TASK LIST
1. In the text on COVID-19's toll on minority communities, who is the epidemiologist for Boulder County Public Health?
2. From the text on COVID-19's toll on minority communities, write out everything from "Minority groups are" down to "in the city.".

DOCUMENT EXCERPT
- Opening Delimiter -
Graphic by De La Vaca

As COVID-19 sweeps through the nation, damaging lives and livelihoods, minority communities – specifically Latino/Indigenous and Black – have been hit the hardest. Boulder County is no exception.

“There are many possible reasons for why we are seeing higher proportions of Hispanic folks in Boulder County represented in our COVID-19 cases and hospitalizations. At the heart of these disparities is systemic racism, which we know from research produces institutional barriers to things like preventive medical care, healthy food, safe and stable housing, quality education, reliable transportation, and clean air which impact health outcomes,” says Emily Payne, the epidemiologist for Boulder County Public Health.

Minority groups are disproportionately impacted

With the mounting number of cases, hospitalizations and deaths in the country due to COVID-19, the evidence is clear: minorities are the most vulnerable to COVID-19. 

According to a recently released report from the Centers for Disease Control and Prevention (CDC), African Americans have been hospitalized for COVID-19, and are dying, at rates considerably higher than whites. Data collected by the city of New York finds that African Americans and Hispanics are dying at twice the rate as white people from COVID-19. The mayor of Chicago recently announced that African Americans comprise one third of the city’s population but account for approximately 72% of COVID-19 deaths in the city.
- Closing Delimiter -
INFORMATION SUPPLIED
- Opening Delimiter -
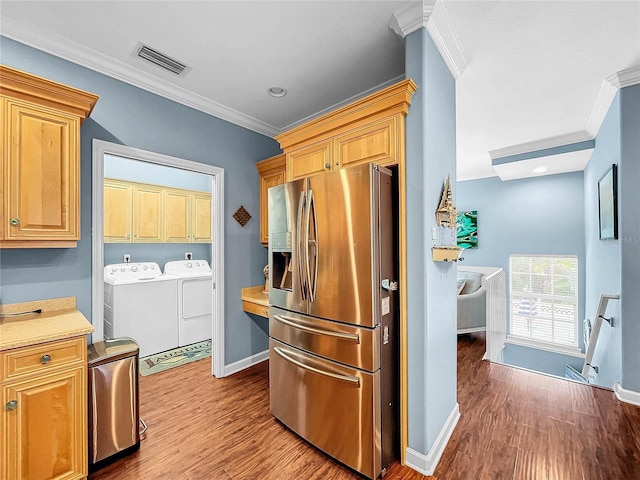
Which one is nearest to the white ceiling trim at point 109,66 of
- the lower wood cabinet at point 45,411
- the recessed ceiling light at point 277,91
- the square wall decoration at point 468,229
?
the recessed ceiling light at point 277,91

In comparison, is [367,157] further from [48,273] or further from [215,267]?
[48,273]

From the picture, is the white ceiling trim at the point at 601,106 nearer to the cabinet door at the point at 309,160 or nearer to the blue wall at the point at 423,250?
the blue wall at the point at 423,250

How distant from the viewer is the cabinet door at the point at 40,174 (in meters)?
1.68

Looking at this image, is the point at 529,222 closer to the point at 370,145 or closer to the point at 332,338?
the point at 370,145

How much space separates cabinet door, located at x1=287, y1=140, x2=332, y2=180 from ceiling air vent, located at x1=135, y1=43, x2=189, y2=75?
3.63ft

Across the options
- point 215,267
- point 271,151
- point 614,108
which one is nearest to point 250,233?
point 215,267

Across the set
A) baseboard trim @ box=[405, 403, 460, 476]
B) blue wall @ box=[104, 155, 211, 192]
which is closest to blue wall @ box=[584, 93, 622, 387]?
baseboard trim @ box=[405, 403, 460, 476]

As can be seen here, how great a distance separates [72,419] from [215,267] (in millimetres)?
1653

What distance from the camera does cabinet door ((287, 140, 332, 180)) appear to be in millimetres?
2246

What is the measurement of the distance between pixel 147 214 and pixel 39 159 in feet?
8.40

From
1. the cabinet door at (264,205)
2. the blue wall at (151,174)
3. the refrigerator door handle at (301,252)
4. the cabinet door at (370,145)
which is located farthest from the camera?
the blue wall at (151,174)

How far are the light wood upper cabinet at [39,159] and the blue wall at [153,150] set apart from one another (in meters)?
0.31

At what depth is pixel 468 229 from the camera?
6203 millimetres

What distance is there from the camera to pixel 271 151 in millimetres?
3658
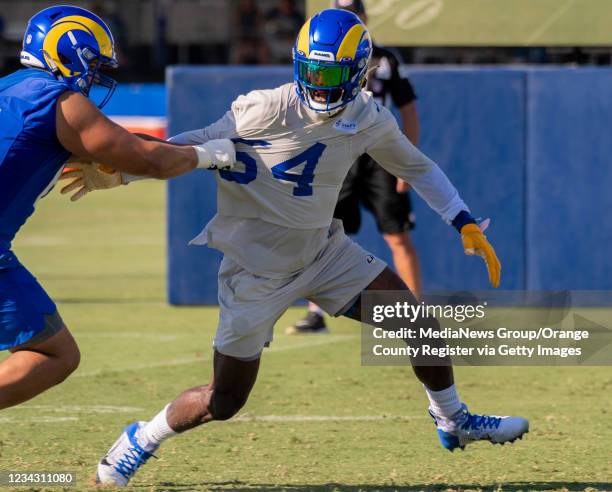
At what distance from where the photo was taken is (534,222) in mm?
10734

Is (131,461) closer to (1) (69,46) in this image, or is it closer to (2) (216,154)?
(2) (216,154)

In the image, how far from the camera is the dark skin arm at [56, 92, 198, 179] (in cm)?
512

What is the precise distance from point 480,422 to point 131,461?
61.0 inches

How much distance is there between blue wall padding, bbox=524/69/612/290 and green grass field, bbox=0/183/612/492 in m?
1.79

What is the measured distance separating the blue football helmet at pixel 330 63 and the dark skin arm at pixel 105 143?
0.69 m

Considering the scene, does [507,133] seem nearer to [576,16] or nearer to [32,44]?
[576,16]

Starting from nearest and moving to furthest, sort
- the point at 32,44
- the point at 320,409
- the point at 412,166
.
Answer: the point at 32,44 < the point at 412,166 < the point at 320,409

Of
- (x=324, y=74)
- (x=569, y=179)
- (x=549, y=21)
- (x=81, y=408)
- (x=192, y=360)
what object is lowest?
(x=192, y=360)

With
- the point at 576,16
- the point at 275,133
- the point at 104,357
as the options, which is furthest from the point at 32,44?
the point at 576,16

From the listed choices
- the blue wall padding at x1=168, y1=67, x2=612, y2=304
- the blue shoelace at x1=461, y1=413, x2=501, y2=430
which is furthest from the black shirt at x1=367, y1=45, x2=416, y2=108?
the blue shoelace at x1=461, y1=413, x2=501, y2=430

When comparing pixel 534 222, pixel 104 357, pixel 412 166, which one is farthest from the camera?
pixel 534 222

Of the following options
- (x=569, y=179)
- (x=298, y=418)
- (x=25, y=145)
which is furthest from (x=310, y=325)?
(x=25, y=145)

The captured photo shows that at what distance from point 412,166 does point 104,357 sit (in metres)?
3.52

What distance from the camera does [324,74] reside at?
572cm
- Closing Delimiter -
LIST OF ANSWERS
1. Emily Payne

2.
Minority groups are disproportionately impacted

With the mounting number of cases, hospitalizations and deaths in the country due to COVID-19, the evidence is clear: minorities are the most vulnerable to COVID-19. 

According to a recently released report from the Centers for Disease Control and Prevention (CDC), African Americans have been hospitalized for COVID-19, and are dying, at rates considerably higher than whites. Data collected by the city of New York finds that African Americans and Hispanics are dying at twice the rate as white people from COVID-19. The mayor of Chicago recently announced that African Americans comprise one third of the city’s population but account for approximately 72% of COVID-19 deaths in the city.